Using the records below, find every line that includes "solar" and copy it.

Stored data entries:
[Start of section]

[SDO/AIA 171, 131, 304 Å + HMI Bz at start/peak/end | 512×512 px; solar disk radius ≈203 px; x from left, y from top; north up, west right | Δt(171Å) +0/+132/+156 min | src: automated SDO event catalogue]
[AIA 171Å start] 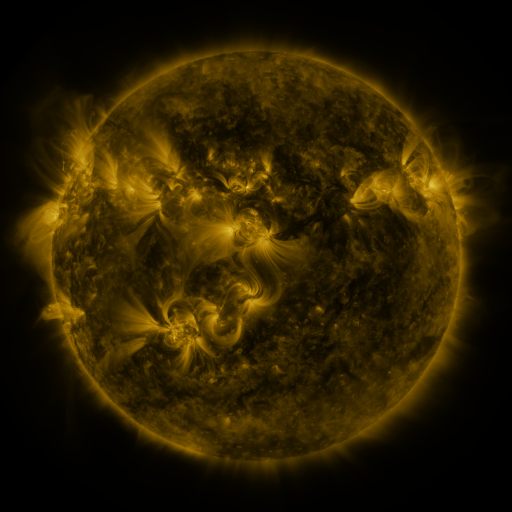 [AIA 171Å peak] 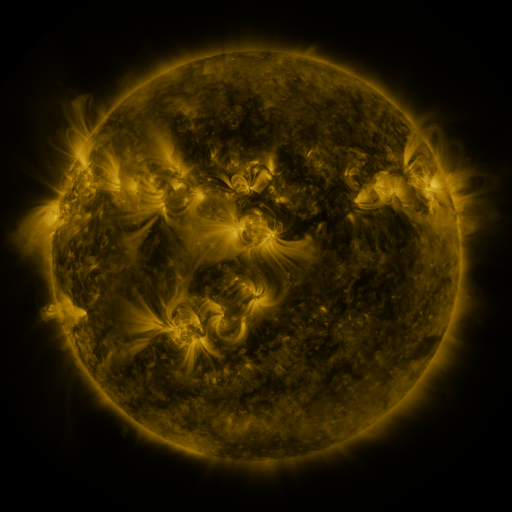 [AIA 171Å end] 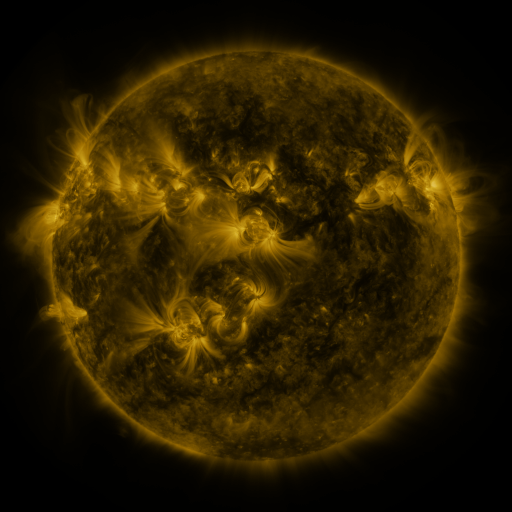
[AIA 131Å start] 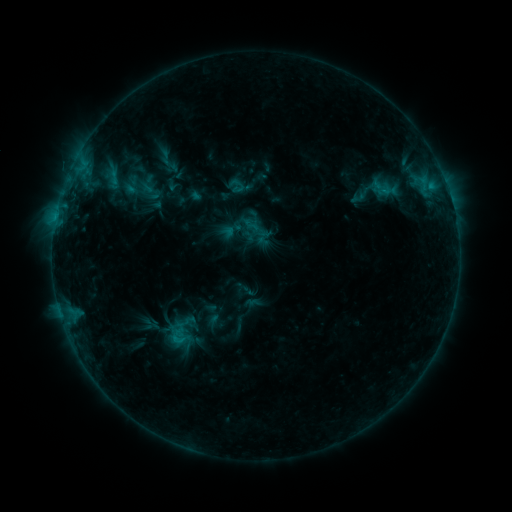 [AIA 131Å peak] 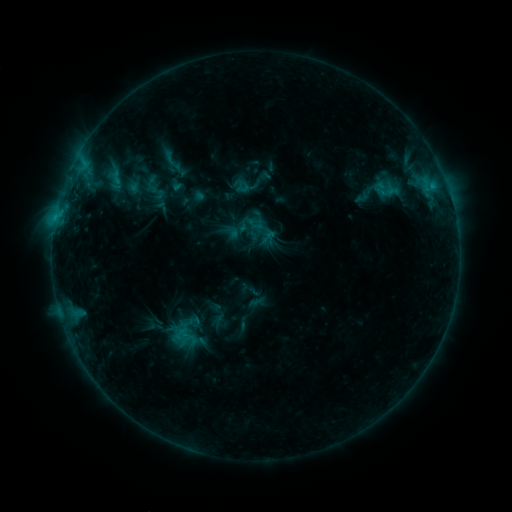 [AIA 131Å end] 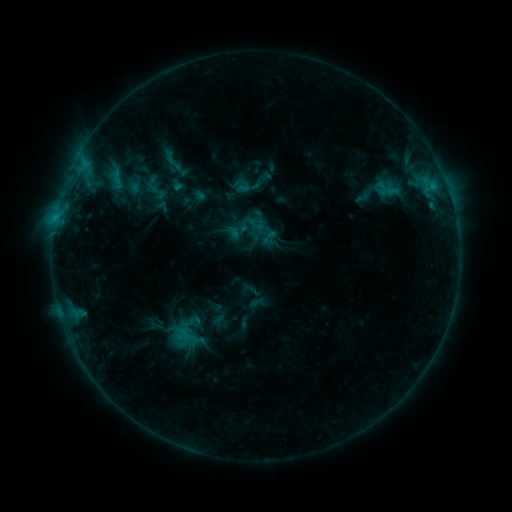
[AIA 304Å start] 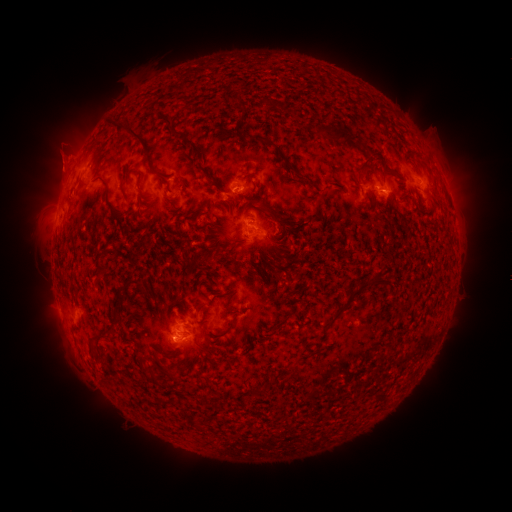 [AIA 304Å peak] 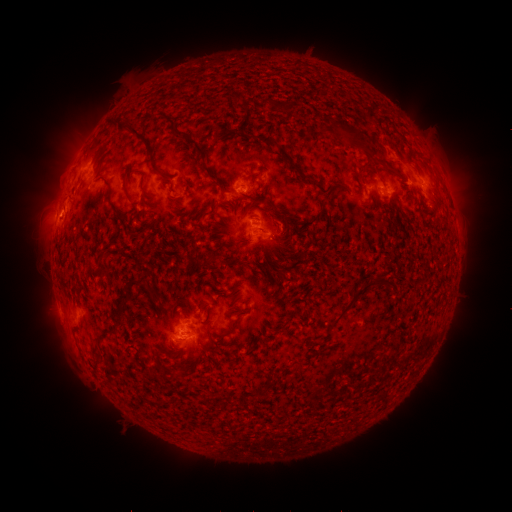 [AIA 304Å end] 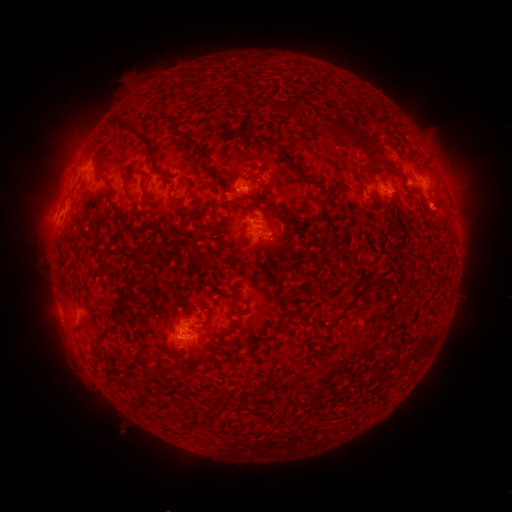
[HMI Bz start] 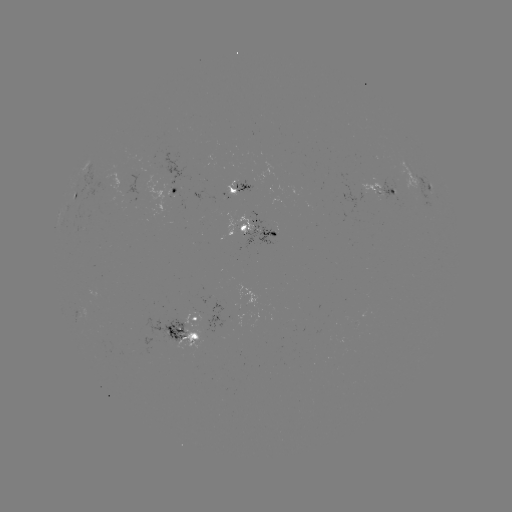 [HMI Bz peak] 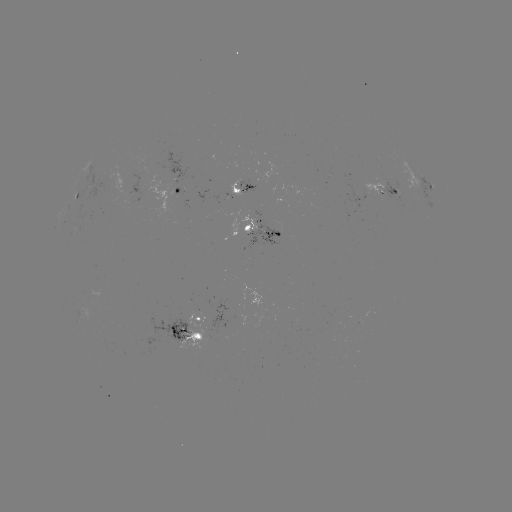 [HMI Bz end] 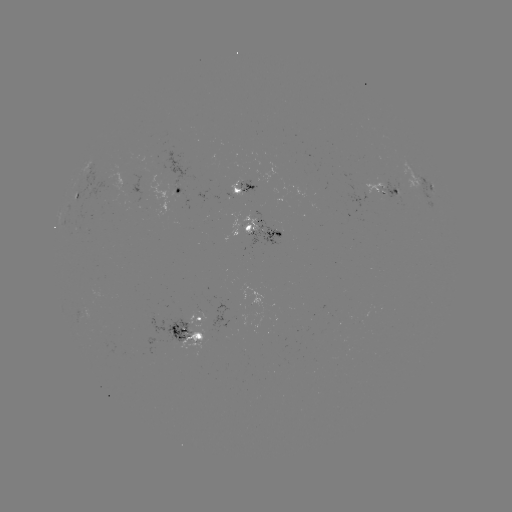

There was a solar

[End of section]

:: TASK RESULT ::
[SDO/AIA 171, 131, 304 Å + HMI Bz at start/peak/end | 512×512 px; solar disk radius ≈203 px; x from left, y from top; north up, west right | Δt(171Å) +0/+132/+156 min | src: automated SDO event catalogue]
There was a solar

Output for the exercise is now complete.